> Teks yang Ditampilkan:
╭──

Ini mencerminkan keinginan untuk menghormati dan menggambarkan tokoh sejarah dengan setinggi-tingginya.
Kritik Terhadap PUPR Banyuasin:
DKSS secara terbuka mengkritik PUPR Kabupaten Banyuasin atas kurangnya komunikasi dan koordinasi dengan para perupa. Mereka menyoroti bahwa Indonesia memiliki Asosiasi Perupa Indonesia yang dapat dijadikan wadah untuk diskusi dan koordinasi, tetapi sayangnya, hal ini tidak dimanfaatkan oleh pihak terkait.
Kontroversi seputar proyek patung Sukarno di Banyuasin menjadi momentum bagi para seniman Sumatera Selatan untuk mengekspresikan kekecewaan dan menyuarakan perlunya peran aktif seniman dalam proyek seni rupa nasional.
DKSS berusaha memperbaiki ketidaksetujuan ini dengan memfasilitasi diskusi dan menggarisbawahi pentingnya prosedur standar serta keterlibatan seniman dalam setiap langkah pembangunan karya seni yang berkaitan dengan identitas nasional.
Wawan, perupa mengemukakan bahwa pengerjaan proyek tersebut memang biayanya di bawah standar. Dengan specifikasi patung setinggi 6 meter, paling tidak Rp 800 juta.
Sementara Rudi Maryanto dan Parman, mengaku juga pernah ditawari mengerjakan patung tersebut oleh pihak yang dekat dengan kontraktor.

╰──

> Informasi yang Diberikan:

╭──

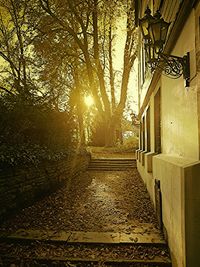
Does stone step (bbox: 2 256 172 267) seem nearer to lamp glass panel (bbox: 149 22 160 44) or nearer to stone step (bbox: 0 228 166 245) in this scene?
stone step (bbox: 0 228 166 245)

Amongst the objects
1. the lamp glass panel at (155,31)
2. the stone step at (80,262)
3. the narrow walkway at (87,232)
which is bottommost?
the stone step at (80,262)

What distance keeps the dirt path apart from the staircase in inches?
183

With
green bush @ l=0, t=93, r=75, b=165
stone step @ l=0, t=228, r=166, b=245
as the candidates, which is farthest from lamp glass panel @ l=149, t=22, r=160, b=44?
green bush @ l=0, t=93, r=75, b=165

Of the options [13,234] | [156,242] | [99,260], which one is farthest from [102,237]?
[13,234]

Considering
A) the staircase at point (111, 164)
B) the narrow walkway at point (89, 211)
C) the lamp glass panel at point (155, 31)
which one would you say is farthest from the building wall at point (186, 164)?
the staircase at point (111, 164)

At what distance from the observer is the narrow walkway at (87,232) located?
389 cm

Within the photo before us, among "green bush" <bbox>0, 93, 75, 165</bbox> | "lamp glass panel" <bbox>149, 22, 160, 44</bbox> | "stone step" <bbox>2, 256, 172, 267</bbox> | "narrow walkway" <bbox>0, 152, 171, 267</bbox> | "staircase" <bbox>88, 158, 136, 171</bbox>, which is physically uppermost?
"lamp glass panel" <bbox>149, 22, 160, 44</bbox>

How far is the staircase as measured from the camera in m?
13.8

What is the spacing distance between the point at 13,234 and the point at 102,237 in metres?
1.68

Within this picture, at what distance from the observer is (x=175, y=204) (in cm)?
335

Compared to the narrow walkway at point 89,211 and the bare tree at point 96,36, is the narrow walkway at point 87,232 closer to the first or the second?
the narrow walkway at point 89,211

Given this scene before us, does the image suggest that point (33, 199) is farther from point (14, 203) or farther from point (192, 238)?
point (192, 238)

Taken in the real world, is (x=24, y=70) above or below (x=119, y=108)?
above

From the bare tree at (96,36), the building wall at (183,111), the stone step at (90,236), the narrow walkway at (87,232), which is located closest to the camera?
the building wall at (183,111)
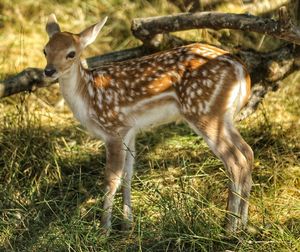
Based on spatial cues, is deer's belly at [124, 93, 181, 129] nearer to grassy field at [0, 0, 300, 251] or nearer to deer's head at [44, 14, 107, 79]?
grassy field at [0, 0, 300, 251]

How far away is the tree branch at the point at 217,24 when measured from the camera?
5039 millimetres

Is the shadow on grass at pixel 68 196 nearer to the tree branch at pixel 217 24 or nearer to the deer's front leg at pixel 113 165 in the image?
the deer's front leg at pixel 113 165

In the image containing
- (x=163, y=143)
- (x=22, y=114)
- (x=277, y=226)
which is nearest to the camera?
(x=277, y=226)

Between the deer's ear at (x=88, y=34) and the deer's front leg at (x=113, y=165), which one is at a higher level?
the deer's ear at (x=88, y=34)

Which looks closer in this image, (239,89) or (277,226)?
(277,226)

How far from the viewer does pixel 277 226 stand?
13.8 ft

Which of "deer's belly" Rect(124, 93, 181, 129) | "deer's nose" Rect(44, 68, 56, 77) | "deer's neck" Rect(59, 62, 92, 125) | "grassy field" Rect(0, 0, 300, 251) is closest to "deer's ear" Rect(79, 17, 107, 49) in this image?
"deer's neck" Rect(59, 62, 92, 125)

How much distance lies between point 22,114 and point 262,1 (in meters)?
2.41

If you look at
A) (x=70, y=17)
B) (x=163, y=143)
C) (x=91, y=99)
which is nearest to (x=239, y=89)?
(x=91, y=99)

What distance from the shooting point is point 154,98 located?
5281mm

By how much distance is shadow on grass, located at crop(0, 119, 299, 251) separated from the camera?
4.48 m

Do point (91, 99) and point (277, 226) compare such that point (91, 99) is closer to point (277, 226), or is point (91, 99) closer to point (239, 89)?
point (239, 89)

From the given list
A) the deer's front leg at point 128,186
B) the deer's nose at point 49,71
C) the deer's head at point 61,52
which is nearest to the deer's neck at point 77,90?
the deer's head at point 61,52

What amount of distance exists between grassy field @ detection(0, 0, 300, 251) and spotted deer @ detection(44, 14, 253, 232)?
20 cm
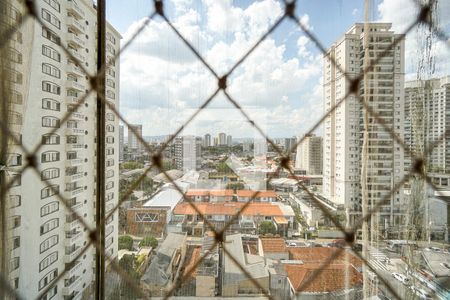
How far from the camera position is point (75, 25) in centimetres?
57

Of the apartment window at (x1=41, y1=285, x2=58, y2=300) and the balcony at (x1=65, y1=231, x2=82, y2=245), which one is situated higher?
the balcony at (x1=65, y1=231, x2=82, y2=245)

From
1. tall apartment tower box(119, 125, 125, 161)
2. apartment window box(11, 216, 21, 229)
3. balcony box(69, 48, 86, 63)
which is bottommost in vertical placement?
apartment window box(11, 216, 21, 229)

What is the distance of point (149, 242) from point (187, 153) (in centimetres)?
23

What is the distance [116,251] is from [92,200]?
0.13 metres

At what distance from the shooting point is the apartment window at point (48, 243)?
53 cm

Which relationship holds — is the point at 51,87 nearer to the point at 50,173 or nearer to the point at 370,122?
the point at 50,173

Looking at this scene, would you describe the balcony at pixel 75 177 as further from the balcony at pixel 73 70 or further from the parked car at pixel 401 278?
the parked car at pixel 401 278

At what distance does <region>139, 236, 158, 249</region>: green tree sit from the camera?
0.65m

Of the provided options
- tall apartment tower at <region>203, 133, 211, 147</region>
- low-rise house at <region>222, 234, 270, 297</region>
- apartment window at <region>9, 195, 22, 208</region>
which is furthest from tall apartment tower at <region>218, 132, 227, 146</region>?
apartment window at <region>9, 195, 22, 208</region>

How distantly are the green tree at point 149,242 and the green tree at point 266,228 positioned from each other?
0.86ft

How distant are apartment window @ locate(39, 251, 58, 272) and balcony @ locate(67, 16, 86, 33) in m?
0.44

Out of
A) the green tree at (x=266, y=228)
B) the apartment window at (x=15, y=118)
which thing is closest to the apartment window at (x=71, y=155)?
the apartment window at (x=15, y=118)

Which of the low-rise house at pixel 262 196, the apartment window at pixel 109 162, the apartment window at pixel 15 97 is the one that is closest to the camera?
the apartment window at pixel 15 97

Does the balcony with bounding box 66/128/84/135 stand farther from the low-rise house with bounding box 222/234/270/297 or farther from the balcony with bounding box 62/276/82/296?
the low-rise house with bounding box 222/234/270/297
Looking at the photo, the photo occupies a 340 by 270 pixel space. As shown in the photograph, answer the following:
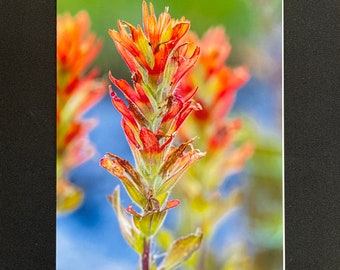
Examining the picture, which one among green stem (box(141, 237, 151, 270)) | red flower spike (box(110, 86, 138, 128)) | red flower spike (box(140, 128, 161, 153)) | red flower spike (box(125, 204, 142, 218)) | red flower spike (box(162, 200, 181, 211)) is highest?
red flower spike (box(110, 86, 138, 128))

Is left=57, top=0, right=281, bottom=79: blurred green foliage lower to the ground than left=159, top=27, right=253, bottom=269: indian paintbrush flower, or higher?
higher

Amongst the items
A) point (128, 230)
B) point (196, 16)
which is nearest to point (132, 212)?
point (128, 230)

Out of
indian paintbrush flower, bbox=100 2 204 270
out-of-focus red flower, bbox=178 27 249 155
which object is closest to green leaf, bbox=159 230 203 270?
indian paintbrush flower, bbox=100 2 204 270

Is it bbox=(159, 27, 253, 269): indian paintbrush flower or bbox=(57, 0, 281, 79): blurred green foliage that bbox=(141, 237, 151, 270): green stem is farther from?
bbox=(57, 0, 281, 79): blurred green foliage

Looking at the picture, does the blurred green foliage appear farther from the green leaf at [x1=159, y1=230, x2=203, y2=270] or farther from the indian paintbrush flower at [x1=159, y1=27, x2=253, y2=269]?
the green leaf at [x1=159, y1=230, x2=203, y2=270]
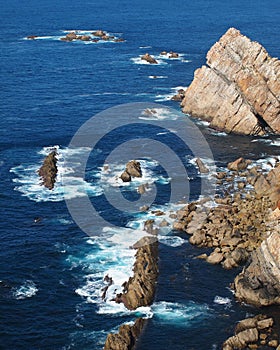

╰──

> Butir Tugas 1: Tentukan apakah setiap pernyataan berikut sesuai dengan teks tentang proyek patung Sukarno di Banyuasin. Jawab ya atau tidak, lalu kutip kata-kata teks yang menentukannya. (a) DKSS mengkritik PUPR Kabupaten Banyuasin karena kurangnya komunikasi dan koordinasi dengan para perupa. (b) Menurut Wawan, patung dengan spesifikasi setinggi 6 meter membutuhkan biaya paling sedikit Rp 800 juta. (c) Asosiasi Perupa Indonesia telah dimanfaatkan oleh pihak terkait sebagai wadah diskusi dan koordinasi.
> Butir Tugas 2: Lanjutkan teks tentang proyek patung Sukarno di Banyuasin, mulai setelah kalimat terakhirnya.

> Jawaban 1:
(a) Ya: "DKSS secara terbuka mengkritik PUPR Kabupaten Banyuasin atas kurangnya komunikasi dan koordinasi dengan para perupa."
(b) Ya: "Dengan specifikasi patung setinggi 6 meter, paling tidak Rp 800 juta."
(c) Tidak: "tetapi sayangnya, hal ini tidak dimanfaatkan oleh pihak terkait."

> Jawaban 2:
"Mereka menawarkan anggarannya Rp125.000 juta. Tapi kemudian tidak ada kabarnya ketikadisebutkan angka yang lebih besar lagi untuk pembuatan patung itu," ujar keduanya.
Begitupun perupalain, Syamsul yang sudah biasa mengerjakan monumen dan patung-patung, menyebutkan memang dibutuhkan tahapan dan proses yang tidak mudah. Juga melibatkan beberapa tenaga ahli dan seniman ahli.
"Kalau, mau hasilnya bagus dan sempurna," tambahnya.
Pengerjaan patung Soekarno di Banyuasin ini, memang kontroversi.
Dahulu, sempat heboh dan viral karena patungnya tidak proporsional dan tidak mirip.
Pengerjaannya dihentikan. Kini, dilanjutkan lagi, namun hasilnya disebut-sebut juga tidak mirip dan tidaksesuai dengan karakteristik Soekarno.